Tasks to complete ::
**a)** In the article on the Quebec student strike, how many people were arrested on the Saturday evening, according to Radio Canada?
**b)** Output everything in the Quebec student strike article from "They tried to" down to "by Montreal police.".
**c)** Pick up the article on the Quebec student strike right after its final sentence and keep writing.

Quebec steps up repression

June 18, 2012

Roger Annis reports on the latest in the Quebec student strike--massive police repression against protesters at the Montreal Grand Prix--and what's next for strikers.

THE OPENING salvo in a promised summer of protest by Quebec's student movement was delivered at the annual, Montreal Grand Prix auto race and surrounding festivities from June 7-10. Hundreds, sometimes thousands, of students and their allies used the high-profile event to press demands for a freeze in post-secondary tuition fees and an end to police and state repression.

The government of Premier Jean Charest answered with an unprecedented police mobilization that one Montreal Gazette reporter called "staggering." Thousands of police were omnipresent in the Montreal's subway system and at major intersections throughout the four days. They arrested or detained scores of protesters, particularly those wearing the symbol of the student movement--red cloth squares pinned to clothing.

The short subway line connecting downtown Montreal to two island parks in the middle of the St. Lawrence River where the race was run carried two police officers on every subway car on race day, June 10, and the preceding day. Entrance to the parks was by police permission only, with officers declaring that the public space was a "private park" for the duration of the race weekend. Those who challenged that call, especially if they were being turned away, risked being roughed up or arrested for their troubles.

Québec student protesters march outside the Montreal Grand Prix
Québec student protesters march outside the Montreal Grand Prix (Ricardo Arújo)

The tensest moments of the weekend occurred on the Saturday evening. Several thousand pro-student demonstrators brought their message and their noisemakers to the center of the city and mixed in with tens of thousands of Grand Prix revelers. Tense standoffs with police went on until well after midnight. According to Radio Canada, there were 27 people arrested, of whom 16 face criminal charges. Numerous witnesses told the broadcaster of police violence they witnessed.

Earlier on Saturday, several hundred women's rights supporters mobilized to express anger at the decadence they say the Formula One race symbolizes. They staged a march against the trade in women's bodies that accompanies the event each year.

They tried to take their case to the Sheraton Montreal Hotel, which they say is the preferred hotel for what they call the "international jerk-offs" that purchase sex during the weekend. The march was blocked and broken up by Montreal police.

The image of the race took a dive at the outset when former F1 driver and hometown hero Jacques Villeneuve publicly thumbed his nose at striking students, calling them spoiled because tuition fees in Quebec happen to be lower than in other provinces in Canada and some countries in Europe. Perhaps not coincidentally, the race failed to sell all the spectator seats for the first time in its 35-year history.

Records from a collection
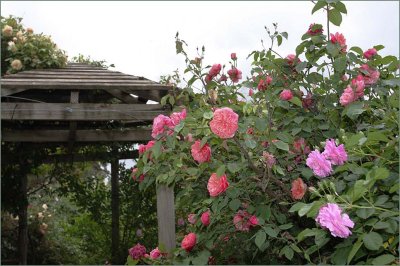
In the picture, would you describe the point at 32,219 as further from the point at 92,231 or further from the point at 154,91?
the point at 154,91

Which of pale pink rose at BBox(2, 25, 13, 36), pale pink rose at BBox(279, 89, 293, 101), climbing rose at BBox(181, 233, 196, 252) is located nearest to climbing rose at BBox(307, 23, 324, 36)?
pale pink rose at BBox(279, 89, 293, 101)

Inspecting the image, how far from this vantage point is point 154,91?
377 cm

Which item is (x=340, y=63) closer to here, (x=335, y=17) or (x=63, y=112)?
(x=335, y=17)

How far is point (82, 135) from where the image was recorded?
4539 millimetres

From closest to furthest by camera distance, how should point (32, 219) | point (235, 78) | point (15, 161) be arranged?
point (235, 78), point (15, 161), point (32, 219)

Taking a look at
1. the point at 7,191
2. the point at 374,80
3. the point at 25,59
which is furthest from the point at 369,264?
the point at 7,191

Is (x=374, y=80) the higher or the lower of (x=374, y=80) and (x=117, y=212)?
the higher

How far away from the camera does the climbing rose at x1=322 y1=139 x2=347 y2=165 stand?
62.3 inches

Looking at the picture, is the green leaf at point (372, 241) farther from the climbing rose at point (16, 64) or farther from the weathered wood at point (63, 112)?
the climbing rose at point (16, 64)

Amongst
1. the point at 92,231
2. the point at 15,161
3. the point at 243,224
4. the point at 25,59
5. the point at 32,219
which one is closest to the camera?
the point at 243,224

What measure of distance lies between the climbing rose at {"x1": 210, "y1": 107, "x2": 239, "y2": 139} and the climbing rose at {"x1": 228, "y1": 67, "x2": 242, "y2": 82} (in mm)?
1026

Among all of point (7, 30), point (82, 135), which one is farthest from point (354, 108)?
point (7, 30)

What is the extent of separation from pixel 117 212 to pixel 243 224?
4287mm

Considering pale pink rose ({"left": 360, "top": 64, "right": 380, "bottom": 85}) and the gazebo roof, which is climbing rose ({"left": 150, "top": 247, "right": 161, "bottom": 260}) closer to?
pale pink rose ({"left": 360, "top": 64, "right": 380, "bottom": 85})
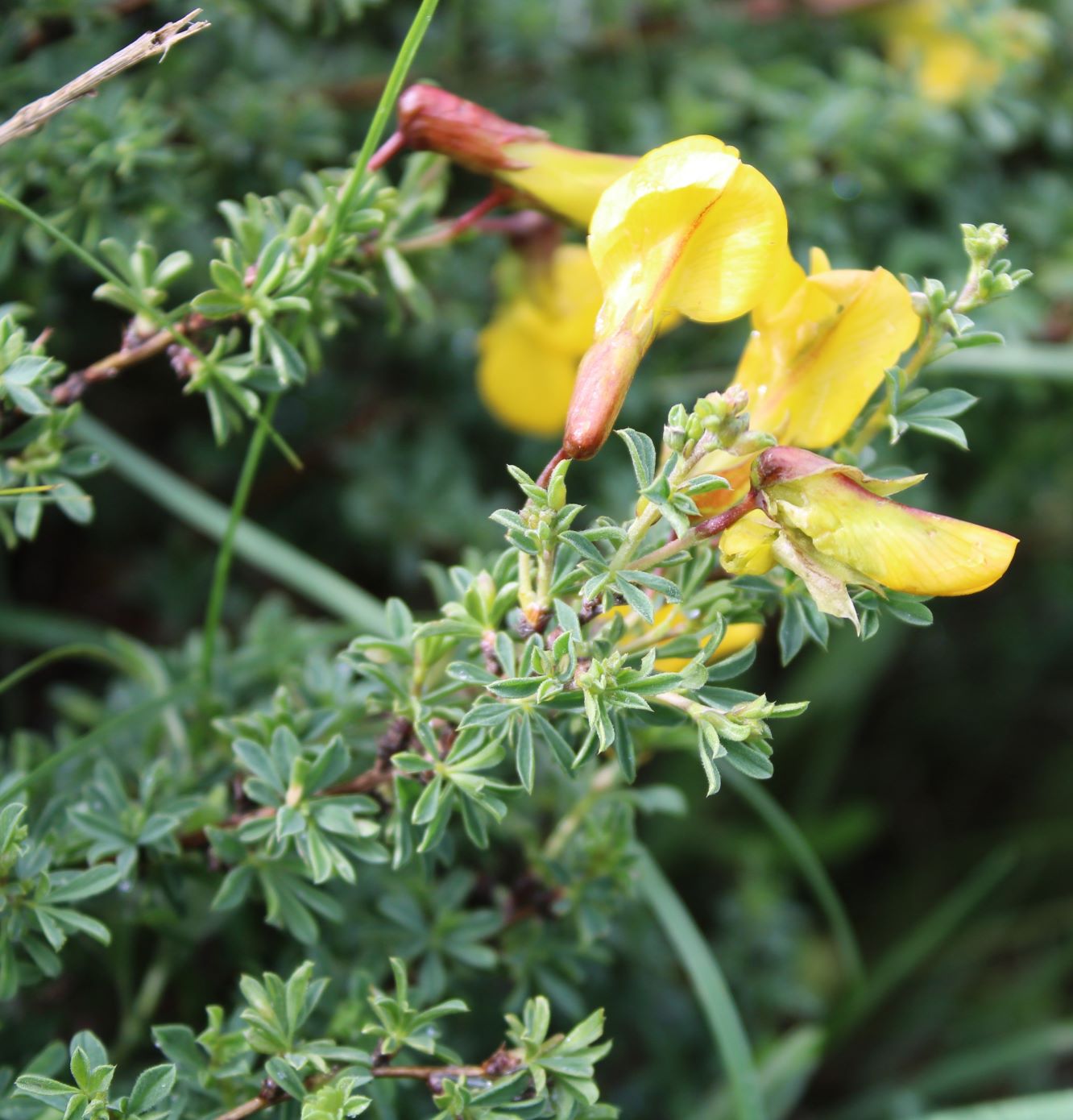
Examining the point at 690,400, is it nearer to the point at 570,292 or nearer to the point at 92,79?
the point at 570,292

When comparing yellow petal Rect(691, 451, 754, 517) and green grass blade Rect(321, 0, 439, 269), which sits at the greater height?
green grass blade Rect(321, 0, 439, 269)

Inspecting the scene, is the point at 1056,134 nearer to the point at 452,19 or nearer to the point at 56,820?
the point at 452,19

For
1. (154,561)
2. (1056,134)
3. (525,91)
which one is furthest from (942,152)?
(154,561)

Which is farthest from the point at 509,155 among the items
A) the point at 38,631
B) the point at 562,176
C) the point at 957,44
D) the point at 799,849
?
the point at 957,44

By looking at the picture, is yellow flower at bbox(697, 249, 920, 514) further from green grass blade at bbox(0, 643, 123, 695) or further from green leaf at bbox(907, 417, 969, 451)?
green grass blade at bbox(0, 643, 123, 695)

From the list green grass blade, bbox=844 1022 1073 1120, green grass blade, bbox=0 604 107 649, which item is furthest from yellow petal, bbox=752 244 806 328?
green grass blade, bbox=844 1022 1073 1120

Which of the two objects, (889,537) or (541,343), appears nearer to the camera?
(889,537)
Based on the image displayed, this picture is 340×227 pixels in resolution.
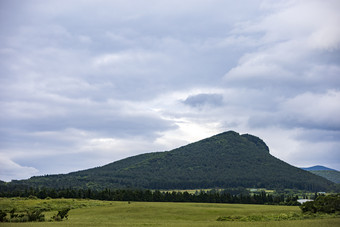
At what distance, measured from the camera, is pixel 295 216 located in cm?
6656

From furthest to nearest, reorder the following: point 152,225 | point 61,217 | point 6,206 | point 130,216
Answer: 1. point 6,206
2. point 130,216
3. point 61,217
4. point 152,225

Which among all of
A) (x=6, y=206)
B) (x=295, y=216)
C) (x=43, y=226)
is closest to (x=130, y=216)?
(x=43, y=226)

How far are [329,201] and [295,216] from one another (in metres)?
9.40

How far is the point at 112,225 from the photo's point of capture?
52094mm

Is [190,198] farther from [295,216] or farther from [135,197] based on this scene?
[295,216]

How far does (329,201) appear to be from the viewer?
71188 millimetres

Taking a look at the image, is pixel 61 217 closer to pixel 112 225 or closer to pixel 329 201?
pixel 112 225

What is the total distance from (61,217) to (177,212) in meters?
25.7

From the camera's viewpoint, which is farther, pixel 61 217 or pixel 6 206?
pixel 6 206

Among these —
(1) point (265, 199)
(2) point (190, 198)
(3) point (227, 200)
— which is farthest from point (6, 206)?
(1) point (265, 199)

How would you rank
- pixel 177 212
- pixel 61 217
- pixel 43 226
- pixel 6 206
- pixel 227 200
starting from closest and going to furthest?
pixel 43 226 → pixel 61 217 → pixel 177 212 → pixel 6 206 → pixel 227 200

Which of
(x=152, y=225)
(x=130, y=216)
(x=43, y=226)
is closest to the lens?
(x=43, y=226)

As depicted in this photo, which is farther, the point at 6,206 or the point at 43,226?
the point at 6,206

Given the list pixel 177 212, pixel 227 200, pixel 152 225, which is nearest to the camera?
pixel 152 225
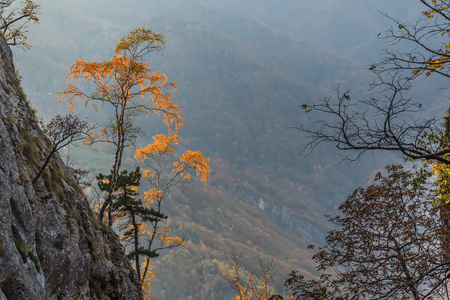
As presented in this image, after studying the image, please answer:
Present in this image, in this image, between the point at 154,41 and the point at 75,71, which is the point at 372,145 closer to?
the point at 154,41

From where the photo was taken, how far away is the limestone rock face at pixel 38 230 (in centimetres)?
605

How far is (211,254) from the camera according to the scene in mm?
163000

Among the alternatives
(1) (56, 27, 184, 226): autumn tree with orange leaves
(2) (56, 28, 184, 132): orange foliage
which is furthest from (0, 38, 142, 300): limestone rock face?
(2) (56, 28, 184, 132): orange foliage

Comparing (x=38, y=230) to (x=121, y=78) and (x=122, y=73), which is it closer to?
(x=121, y=78)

Answers for this exercise ::
**a)** 27 people were arrested, of whom 16 face criminal charges.

**b)**
They tried to take their case to the Sheraton Montreal Hotel, which they say is the preferred hotel for what they call the "international jerk-offs" that purchase sex during the weekend. The march was blocked and broken up by Montreal police.

**c)**
Post-secondary students in Quebec began a massive strike in February against a proposed 75 percent increase in tuition fees. The strike is on hold since May 18. That's when the Quebec government adopted the draconian Law 78, which suspends the school year at strike-bound institutions until mid-August and seeks to cripple protests and the student associations organizing them.


Unprecedented targeting by police

Police have come under intense fire for their now-routine practice of profiling for detention or arrest those wearing the red square. News websites are full of testimonials of people, mostly young, telling stories of harassment or assault by police while wearing the square. Some 40 people wearing it were detained on June 10 while entering the park from the subway at the Grand Prix site.

To test the hypothesis, the French-language daily Le Devoir sent two reporters on assignment on June 9 wearing red squares and backpacks. Sure enough, they were frequently stopped and searched. At the park/race site, they were illegally detained by police for 20 minutes.

When the undercover journalists asked one officer why they were detained, he replied, "Because you're wearing a revolutionary symbol and I'm fed up with people like you." They wrote that others they observed or interviewed wearing backpacks but without the red square were not searched or detained. They titled their article, "Red square? Papers, please."

The most prominent of the preventive arrests that have taken place was that of 19-year-old Yalda Machouf-Khadir and four other students on June 7. She was arrested during a police raid on her family home at 6 a.m. and spent five nights in prison before being released on bail. She and the others faces charges of mischief and property damage stemming from several protests in April. Her lawyers say detention for such charges is unheard of.

She is the daughter of Amir Khadir, the leader and sole elected member in Quebec's National Assembly of the left-wing Quebec solidaire party. He was himself arrested and detained while participating in a peaceful, pro-student protest two days earlier in Quebec City.

Inspiration, if not direction, for the police targeting of opponents of the tuition hike and Bill 78 is coming right from the top. Quebec Premier Jean Charest declared last month that student protests were damaging the economy of the province and should cease. He told journalist on June 14, "What I have seen in the last six months as premier of Quebec is something I'm worried about. There's new tolerance for violence, intimidation, civil disobedience."

His minister of culture, Christine St-Pierre, stated on June 8, "[W]e know what it means, the red square. It means intimidation, violence and preventing students from studying (referring to student picket lines that shut down education institutions during the three-month strike). That's what it means to us and to the big, big majority of Québecois." (2,800 people in Quebec's vibrant arts and culture scene have signed an open letter denouncing the minister's remarks.)

Montreal's English language daily, The Gazette, editorialized on June 12 in favor of police actions:

[T]he student protests have engendered vandalism, and thus it is not unreasonable for the police to assume that anyone wearing a red square could be a potential troublemaker.

It appears the student protests have been infiltrated by violent radical elements, piggybacking on the student movement to indulge their penchant for anarchic vandalism. While student leaders have dissociated their cause from such actions, they have been reluctant to forcefully denounce them. Thus...the student movement must bear some responsibility for it.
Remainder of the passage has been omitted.